Investing In Real Estate
Fundrise or Crowdstreet
Technology has given investors opportunity to invest in ways never had before. Fundrise and Crowdstreet allow you to invest into commercial real estate and not have to have all the upfront capital to be sole owner. You are basically becoming part-owner of a selected property that you get dividends, and returns from. I have not used these applications before, but have heard good things. This would be great for an investor that does not have the capital to invest in real estate as a sole owner, but want to get involved in this market.
Buying a Duplex
Buying a duplex may not be the most sexy thing, but this can do wonders to building your net worth. For first time home buyers, if you bought a duplex you could live in one side and rent out the other. If you are not a fan of these, buy a rancher with a basement apartment you could rent out. The beautiful thing about buying a duplex is that it could potentially pay your mortgage each month if you pay the right price. This gives you more capital to invest in something else, or get your house paid off much faster than you ever thought possible. This can easily be one of the fastest ways you can build your net worth.
Flipping Houses
There are many potential avenues to making money with real estate depending on your financial situation. You can invest through traditional ways such as flipping houses. (This could potentially double as a Side Hustle and a Investment) Real estate can be one of the quickest ways to build wealth. If you have a little know how to work on houses, flipping them for a profit could be the right option for you. I grew up working with my Dad who did this for a living and was very successful at it. Here are some of the keys to make it work:
-Knowing your numbers
Always check comparable in the neighborhood to see if you are getting a good deal. You can use tools like Zillow that easily allow you to compare recently sold or listed houses. If you are flipping the house, you also need to account for all the costs of repairs. This may mean that you may have to settle for more cost effective fixtures, countertops, etc. Other important numbers you should think about are listing and realtor fees. They can add up when doing multiple transactions. If you are able to know your numbers, you are already starting off on the right foot.

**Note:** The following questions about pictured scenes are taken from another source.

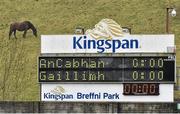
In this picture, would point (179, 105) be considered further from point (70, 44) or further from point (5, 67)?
point (5, 67)

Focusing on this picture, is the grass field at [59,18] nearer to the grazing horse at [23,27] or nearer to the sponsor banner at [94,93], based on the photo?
the grazing horse at [23,27]

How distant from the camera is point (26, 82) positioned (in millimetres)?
59625

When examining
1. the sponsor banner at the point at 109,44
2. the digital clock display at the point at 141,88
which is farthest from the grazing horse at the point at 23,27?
the digital clock display at the point at 141,88

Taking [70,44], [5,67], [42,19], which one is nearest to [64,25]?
[42,19]

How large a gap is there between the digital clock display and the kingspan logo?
221 cm

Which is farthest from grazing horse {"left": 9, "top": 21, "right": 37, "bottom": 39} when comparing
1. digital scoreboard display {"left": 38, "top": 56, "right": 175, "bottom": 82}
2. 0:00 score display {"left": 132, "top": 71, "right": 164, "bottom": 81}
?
0:00 score display {"left": 132, "top": 71, "right": 164, "bottom": 81}

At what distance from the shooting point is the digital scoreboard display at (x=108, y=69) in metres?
38.4

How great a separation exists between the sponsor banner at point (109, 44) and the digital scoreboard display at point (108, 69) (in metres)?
0.55

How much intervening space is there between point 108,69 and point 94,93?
5.38ft

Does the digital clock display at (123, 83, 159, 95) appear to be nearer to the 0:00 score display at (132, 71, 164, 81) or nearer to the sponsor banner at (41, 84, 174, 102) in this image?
the sponsor banner at (41, 84, 174, 102)

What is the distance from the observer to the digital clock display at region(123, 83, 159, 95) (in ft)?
127

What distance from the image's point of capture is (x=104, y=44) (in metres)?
39.5

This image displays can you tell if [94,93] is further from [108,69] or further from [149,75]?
[149,75]

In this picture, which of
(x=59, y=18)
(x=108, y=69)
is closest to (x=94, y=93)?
(x=108, y=69)
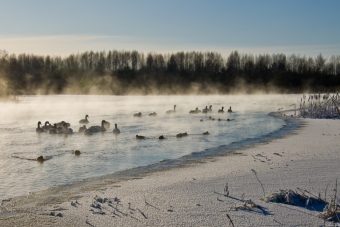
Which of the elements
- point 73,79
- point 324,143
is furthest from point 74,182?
point 73,79

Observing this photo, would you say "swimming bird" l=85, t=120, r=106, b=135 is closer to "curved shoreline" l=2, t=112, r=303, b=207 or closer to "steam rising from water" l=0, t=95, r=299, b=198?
"steam rising from water" l=0, t=95, r=299, b=198

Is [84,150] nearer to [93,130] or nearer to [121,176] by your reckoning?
[121,176]

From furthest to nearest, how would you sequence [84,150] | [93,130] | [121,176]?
[93,130]
[84,150]
[121,176]

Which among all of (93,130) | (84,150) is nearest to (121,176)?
(84,150)

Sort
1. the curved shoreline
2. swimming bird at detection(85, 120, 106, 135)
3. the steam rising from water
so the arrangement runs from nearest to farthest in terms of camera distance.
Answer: the curved shoreline, the steam rising from water, swimming bird at detection(85, 120, 106, 135)

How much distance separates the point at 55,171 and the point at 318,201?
4730mm

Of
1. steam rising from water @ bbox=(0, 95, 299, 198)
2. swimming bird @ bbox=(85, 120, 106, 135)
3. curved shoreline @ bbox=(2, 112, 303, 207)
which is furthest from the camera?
swimming bird @ bbox=(85, 120, 106, 135)

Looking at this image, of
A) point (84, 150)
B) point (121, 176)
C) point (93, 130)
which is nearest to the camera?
point (121, 176)

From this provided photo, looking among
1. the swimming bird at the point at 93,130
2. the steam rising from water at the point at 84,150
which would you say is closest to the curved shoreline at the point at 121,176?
the steam rising from water at the point at 84,150

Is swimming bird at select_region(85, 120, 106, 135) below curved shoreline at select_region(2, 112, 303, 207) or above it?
below

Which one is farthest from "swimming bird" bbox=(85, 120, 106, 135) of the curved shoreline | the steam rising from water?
the curved shoreline

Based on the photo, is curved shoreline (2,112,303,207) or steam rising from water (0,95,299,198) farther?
steam rising from water (0,95,299,198)

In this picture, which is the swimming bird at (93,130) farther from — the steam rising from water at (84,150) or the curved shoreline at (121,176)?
the curved shoreline at (121,176)

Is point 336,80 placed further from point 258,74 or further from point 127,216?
point 127,216
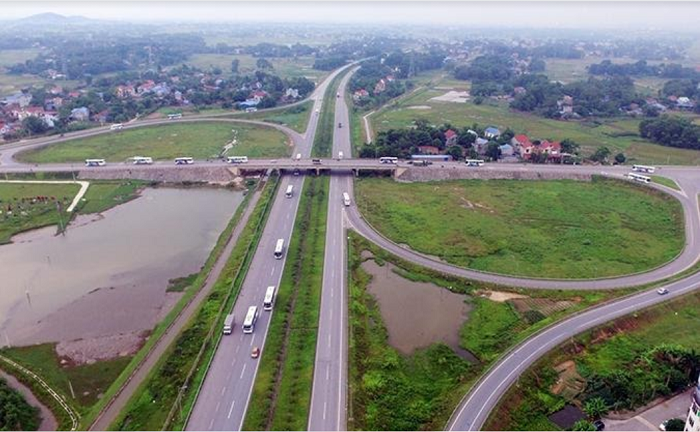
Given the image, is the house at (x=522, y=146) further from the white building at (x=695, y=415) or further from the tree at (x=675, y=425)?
the white building at (x=695, y=415)

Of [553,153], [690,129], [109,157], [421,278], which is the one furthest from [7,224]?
[690,129]

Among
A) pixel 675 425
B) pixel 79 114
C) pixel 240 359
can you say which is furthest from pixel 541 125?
pixel 79 114

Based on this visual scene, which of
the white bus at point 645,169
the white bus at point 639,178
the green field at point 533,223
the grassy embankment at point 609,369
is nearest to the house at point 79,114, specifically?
the green field at point 533,223

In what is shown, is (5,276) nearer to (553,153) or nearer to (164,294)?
(164,294)

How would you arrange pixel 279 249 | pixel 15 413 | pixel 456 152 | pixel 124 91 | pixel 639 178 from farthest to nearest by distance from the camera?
1. pixel 124 91
2. pixel 456 152
3. pixel 639 178
4. pixel 279 249
5. pixel 15 413

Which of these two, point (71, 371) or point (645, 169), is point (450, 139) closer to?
point (645, 169)
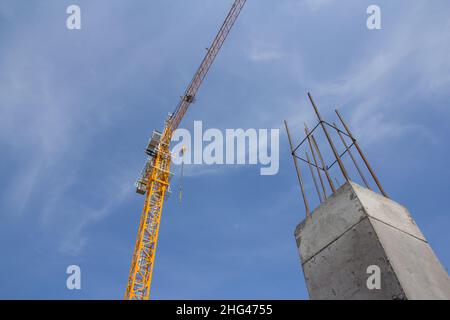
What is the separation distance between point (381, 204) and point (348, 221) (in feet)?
1.63

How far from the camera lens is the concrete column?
290 cm

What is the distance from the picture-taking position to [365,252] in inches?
122

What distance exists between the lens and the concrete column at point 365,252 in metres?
2.90

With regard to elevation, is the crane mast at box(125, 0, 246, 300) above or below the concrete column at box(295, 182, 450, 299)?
above

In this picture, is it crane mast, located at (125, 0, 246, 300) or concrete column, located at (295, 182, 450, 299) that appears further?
crane mast, located at (125, 0, 246, 300)

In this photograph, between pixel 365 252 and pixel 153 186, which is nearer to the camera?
pixel 365 252

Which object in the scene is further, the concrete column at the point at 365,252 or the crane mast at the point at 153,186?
the crane mast at the point at 153,186

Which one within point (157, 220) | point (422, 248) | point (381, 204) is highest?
point (157, 220)

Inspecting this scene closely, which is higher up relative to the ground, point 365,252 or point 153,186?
point 153,186

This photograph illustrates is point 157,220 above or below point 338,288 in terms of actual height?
above

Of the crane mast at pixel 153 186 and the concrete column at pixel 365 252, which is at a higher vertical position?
the crane mast at pixel 153 186
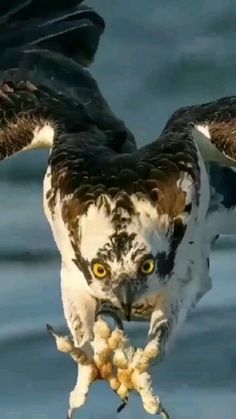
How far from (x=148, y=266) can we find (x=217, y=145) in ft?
1.95

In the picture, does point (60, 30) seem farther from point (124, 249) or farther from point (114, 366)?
point (114, 366)

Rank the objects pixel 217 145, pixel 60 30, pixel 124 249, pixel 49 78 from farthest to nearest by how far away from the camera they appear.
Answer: pixel 60 30
pixel 49 78
pixel 217 145
pixel 124 249

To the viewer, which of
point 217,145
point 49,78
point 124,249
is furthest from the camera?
point 49,78

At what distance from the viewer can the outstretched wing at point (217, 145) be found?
9430mm

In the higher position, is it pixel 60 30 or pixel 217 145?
pixel 217 145

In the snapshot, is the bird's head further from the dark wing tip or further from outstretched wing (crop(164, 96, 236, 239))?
the dark wing tip

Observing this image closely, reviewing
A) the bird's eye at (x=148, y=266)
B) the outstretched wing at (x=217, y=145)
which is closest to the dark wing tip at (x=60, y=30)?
the outstretched wing at (x=217, y=145)

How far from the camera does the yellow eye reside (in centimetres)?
896

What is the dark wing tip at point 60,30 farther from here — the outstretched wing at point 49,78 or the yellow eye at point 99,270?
the yellow eye at point 99,270

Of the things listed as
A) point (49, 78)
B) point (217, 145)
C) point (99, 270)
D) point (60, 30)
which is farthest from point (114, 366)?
point (60, 30)

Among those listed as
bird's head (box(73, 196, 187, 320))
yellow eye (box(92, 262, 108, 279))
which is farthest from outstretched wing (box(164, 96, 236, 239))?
yellow eye (box(92, 262, 108, 279))

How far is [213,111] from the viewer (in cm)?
955

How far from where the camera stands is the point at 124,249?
8945mm

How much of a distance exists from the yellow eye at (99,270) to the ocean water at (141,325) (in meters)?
1.04
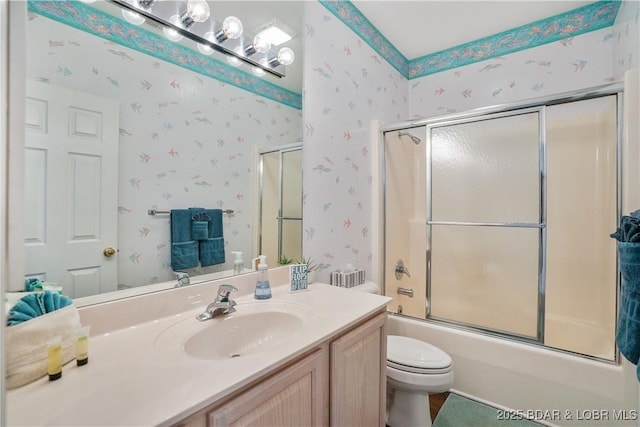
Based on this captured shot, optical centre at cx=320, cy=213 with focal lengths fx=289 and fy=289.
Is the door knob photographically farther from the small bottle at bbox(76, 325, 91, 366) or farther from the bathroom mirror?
the small bottle at bbox(76, 325, 91, 366)

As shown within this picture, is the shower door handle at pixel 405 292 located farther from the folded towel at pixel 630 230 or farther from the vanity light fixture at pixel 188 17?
the vanity light fixture at pixel 188 17

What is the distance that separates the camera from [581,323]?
1959mm

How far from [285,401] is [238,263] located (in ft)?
2.11

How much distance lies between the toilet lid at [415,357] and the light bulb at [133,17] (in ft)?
5.78

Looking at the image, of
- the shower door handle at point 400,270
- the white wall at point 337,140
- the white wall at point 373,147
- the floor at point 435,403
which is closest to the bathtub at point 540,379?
the white wall at point 373,147

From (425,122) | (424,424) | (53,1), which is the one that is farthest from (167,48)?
(424,424)

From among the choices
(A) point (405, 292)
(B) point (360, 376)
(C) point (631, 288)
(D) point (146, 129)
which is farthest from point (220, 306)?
(A) point (405, 292)

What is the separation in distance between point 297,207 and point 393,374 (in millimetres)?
963

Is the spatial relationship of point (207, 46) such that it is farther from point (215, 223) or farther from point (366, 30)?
point (366, 30)

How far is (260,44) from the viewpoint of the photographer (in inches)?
54.0

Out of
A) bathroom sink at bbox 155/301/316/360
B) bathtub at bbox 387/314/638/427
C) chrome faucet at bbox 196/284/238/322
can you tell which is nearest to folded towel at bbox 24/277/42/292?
bathroom sink at bbox 155/301/316/360

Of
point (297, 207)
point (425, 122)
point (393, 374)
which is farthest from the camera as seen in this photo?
point (425, 122)

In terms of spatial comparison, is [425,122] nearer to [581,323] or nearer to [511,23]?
A: [511,23]

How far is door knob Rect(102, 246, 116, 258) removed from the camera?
0.92m
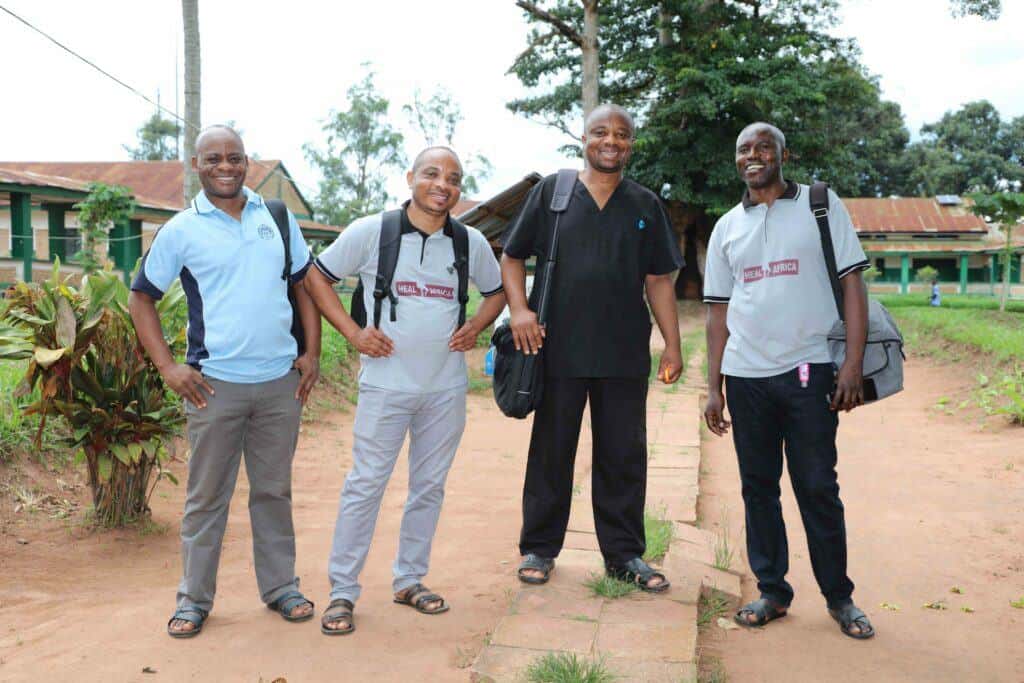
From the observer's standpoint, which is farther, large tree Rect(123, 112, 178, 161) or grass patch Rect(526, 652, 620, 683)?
large tree Rect(123, 112, 178, 161)

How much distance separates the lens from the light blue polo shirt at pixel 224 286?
3447 millimetres

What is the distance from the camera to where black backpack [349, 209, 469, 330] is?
3.57m

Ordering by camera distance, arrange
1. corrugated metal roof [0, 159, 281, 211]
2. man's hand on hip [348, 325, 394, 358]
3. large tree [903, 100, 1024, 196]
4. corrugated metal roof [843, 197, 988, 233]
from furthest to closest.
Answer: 1. large tree [903, 100, 1024, 196]
2. corrugated metal roof [843, 197, 988, 233]
3. corrugated metal roof [0, 159, 281, 211]
4. man's hand on hip [348, 325, 394, 358]

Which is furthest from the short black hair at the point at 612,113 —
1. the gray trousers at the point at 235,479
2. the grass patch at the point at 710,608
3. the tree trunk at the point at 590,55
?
the tree trunk at the point at 590,55

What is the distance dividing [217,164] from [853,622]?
10.1 feet

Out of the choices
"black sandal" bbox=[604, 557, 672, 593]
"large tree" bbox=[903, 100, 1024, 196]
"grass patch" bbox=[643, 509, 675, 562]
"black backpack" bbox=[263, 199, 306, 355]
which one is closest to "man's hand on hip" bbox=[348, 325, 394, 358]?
"black backpack" bbox=[263, 199, 306, 355]

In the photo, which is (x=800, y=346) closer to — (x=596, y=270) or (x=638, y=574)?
(x=596, y=270)

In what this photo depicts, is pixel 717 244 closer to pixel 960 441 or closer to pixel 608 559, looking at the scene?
pixel 608 559

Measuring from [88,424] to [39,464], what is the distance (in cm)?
104

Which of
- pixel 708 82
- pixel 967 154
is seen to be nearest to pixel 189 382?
pixel 708 82

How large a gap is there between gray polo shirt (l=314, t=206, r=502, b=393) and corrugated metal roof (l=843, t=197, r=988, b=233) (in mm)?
32906

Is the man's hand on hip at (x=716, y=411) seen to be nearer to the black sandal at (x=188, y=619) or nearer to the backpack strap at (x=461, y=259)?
the backpack strap at (x=461, y=259)

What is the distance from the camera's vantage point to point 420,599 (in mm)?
3760

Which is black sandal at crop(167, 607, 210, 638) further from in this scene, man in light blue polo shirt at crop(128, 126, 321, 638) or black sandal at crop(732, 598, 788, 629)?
black sandal at crop(732, 598, 788, 629)
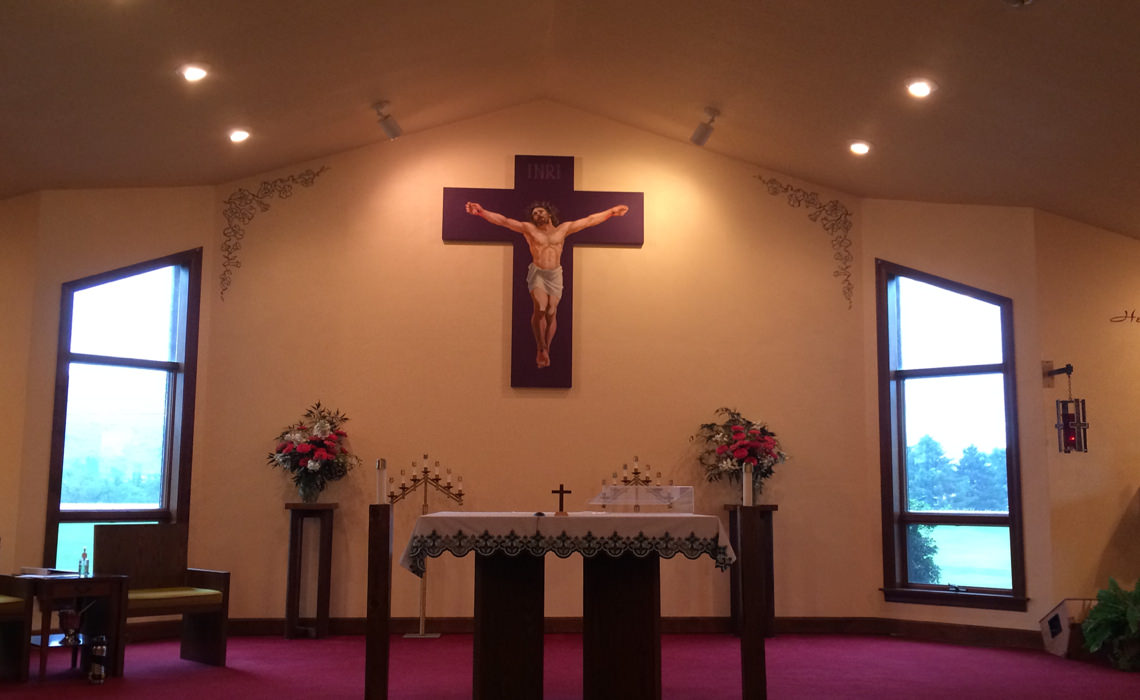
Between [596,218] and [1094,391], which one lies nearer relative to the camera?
[1094,391]

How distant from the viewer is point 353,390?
8.27 m

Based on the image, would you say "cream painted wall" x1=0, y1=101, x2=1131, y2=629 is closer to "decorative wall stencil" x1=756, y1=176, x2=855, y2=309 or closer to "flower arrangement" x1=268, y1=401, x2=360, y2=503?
"decorative wall stencil" x1=756, y1=176, x2=855, y2=309

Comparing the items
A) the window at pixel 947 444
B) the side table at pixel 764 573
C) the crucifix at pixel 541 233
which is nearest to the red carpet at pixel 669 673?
the side table at pixel 764 573

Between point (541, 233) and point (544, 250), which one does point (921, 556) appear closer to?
point (544, 250)

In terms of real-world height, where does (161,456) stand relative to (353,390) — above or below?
below

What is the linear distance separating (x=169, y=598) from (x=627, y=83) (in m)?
4.67

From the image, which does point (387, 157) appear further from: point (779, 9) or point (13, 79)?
point (779, 9)

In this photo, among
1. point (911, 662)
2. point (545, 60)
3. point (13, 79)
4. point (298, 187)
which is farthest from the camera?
point (298, 187)

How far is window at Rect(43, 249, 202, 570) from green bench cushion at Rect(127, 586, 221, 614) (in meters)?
1.23

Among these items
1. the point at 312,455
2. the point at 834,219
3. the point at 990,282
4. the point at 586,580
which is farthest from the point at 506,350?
the point at 990,282

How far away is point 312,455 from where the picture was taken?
7.80 metres

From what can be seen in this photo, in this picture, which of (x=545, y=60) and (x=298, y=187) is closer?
(x=545, y=60)

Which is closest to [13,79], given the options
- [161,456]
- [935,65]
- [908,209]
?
[161,456]

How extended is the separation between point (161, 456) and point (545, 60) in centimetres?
411
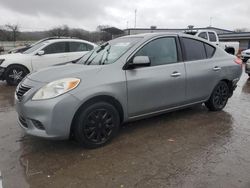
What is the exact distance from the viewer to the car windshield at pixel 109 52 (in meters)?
4.66

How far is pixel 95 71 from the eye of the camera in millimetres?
4195

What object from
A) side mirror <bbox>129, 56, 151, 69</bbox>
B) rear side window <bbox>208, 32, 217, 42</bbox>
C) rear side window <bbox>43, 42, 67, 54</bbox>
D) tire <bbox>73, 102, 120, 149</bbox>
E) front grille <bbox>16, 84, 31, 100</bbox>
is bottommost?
tire <bbox>73, 102, 120, 149</bbox>

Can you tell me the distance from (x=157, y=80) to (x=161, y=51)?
0.58 meters

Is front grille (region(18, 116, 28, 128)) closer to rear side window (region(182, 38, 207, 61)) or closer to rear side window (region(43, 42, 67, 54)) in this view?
rear side window (region(182, 38, 207, 61))

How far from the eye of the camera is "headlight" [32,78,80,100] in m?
3.82

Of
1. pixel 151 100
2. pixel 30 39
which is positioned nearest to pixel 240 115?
pixel 151 100

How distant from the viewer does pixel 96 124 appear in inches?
162

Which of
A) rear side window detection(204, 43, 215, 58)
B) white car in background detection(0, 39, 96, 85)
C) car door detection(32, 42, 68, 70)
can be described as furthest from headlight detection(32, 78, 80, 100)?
car door detection(32, 42, 68, 70)

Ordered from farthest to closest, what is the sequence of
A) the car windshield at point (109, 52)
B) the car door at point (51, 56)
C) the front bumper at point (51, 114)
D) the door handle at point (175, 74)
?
1. the car door at point (51, 56)
2. the door handle at point (175, 74)
3. the car windshield at point (109, 52)
4. the front bumper at point (51, 114)

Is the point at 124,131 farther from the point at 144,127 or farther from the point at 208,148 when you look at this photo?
the point at 208,148

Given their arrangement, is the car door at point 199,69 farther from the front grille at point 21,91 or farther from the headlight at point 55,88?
the front grille at point 21,91

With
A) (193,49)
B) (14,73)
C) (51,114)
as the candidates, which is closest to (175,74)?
(193,49)

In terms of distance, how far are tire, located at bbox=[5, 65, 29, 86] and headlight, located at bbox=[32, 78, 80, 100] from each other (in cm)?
633

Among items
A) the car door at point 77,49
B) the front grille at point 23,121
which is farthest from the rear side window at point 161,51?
the car door at point 77,49
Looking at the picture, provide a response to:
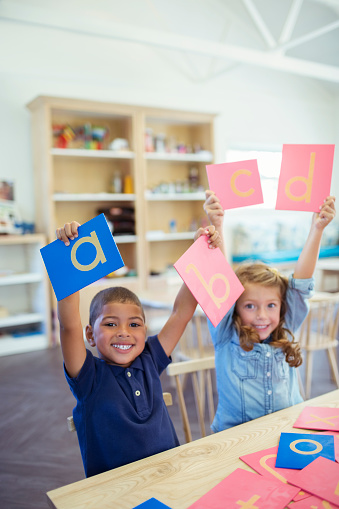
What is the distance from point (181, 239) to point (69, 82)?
7.75 feet

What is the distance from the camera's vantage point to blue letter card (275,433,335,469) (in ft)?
3.27

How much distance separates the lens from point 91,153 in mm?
4926

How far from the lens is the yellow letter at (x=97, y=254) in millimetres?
1037

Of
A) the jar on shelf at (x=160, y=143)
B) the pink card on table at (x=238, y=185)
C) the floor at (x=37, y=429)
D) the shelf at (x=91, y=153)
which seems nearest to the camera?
the pink card on table at (x=238, y=185)

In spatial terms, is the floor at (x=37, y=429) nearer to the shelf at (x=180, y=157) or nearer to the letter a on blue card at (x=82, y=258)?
the letter a on blue card at (x=82, y=258)

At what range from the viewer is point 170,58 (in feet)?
19.6

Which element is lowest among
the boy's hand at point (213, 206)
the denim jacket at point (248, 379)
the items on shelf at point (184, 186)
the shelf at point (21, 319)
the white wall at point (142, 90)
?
the shelf at point (21, 319)

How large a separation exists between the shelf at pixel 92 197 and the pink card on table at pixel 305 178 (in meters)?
3.72

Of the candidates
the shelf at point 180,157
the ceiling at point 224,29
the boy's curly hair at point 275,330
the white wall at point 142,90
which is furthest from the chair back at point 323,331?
the white wall at point 142,90

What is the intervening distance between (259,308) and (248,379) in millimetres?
228

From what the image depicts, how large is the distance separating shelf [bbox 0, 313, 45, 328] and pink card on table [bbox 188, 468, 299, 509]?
155 inches

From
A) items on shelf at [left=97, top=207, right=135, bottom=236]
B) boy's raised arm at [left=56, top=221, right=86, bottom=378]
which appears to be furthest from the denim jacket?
items on shelf at [left=97, top=207, right=135, bottom=236]

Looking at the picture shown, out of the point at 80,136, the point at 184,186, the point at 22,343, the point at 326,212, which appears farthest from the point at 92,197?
the point at 326,212

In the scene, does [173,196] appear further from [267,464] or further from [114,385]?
[267,464]
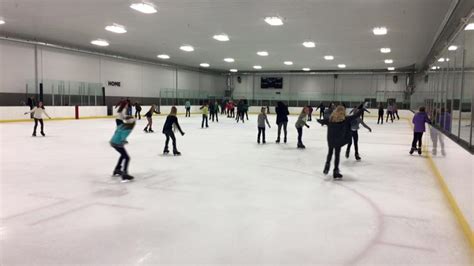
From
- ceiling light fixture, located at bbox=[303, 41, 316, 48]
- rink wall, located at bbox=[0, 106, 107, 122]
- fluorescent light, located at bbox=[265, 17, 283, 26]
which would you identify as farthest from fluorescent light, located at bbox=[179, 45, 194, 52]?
fluorescent light, located at bbox=[265, 17, 283, 26]

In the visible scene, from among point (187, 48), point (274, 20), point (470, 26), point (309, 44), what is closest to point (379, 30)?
point (274, 20)

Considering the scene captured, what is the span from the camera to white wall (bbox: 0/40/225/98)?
18.7 metres

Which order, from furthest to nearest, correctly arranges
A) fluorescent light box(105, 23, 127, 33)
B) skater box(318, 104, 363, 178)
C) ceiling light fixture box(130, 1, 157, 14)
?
fluorescent light box(105, 23, 127, 33) < ceiling light fixture box(130, 1, 157, 14) < skater box(318, 104, 363, 178)

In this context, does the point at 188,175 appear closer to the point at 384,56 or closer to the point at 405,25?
the point at 405,25

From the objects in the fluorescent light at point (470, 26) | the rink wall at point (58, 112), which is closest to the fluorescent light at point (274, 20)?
the fluorescent light at point (470, 26)

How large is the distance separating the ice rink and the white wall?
13070mm

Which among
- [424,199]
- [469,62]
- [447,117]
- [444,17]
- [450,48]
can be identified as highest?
[444,17]

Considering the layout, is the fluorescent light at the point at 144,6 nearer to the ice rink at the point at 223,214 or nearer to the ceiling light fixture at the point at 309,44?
the ice rink at the point at 223,214

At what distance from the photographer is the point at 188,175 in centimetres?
661

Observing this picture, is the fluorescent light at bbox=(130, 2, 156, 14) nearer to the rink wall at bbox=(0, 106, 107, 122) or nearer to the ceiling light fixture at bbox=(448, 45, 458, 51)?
the ceiling light fixture at bbox=(448, 45, 458, 51)

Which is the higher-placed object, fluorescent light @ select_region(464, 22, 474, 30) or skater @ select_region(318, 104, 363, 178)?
fluorescent light @ select_region(464, 22, 474, 30)

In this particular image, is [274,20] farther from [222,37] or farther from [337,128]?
[337,128]

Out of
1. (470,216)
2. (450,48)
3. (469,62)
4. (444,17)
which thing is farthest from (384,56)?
(470,216)

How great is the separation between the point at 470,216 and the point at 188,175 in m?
4.38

-Knowledge in Home Repairs
I am a firm believer in being able to figure out things as you go, but this needs to be a must in order to make a profit. If you hire out all of your work, it will be extremely hard for you to make money. Contractors also will be able to tell when you don’t know what you are talking about, and could potentially take advantage of you without you knowing. Be vigilant, and know your skillset because this can be a massive undertaking.
-Time to spare
Be aware of the huge time commitment that this can be as well. Depending on the condition of the house it could take several months and even up to a year before you are able to finish. You will have to sit on what will seem like a capital sucker that doesn’t seem to generate returns. As long as you are good with these conditions, flipping a house may be right for you.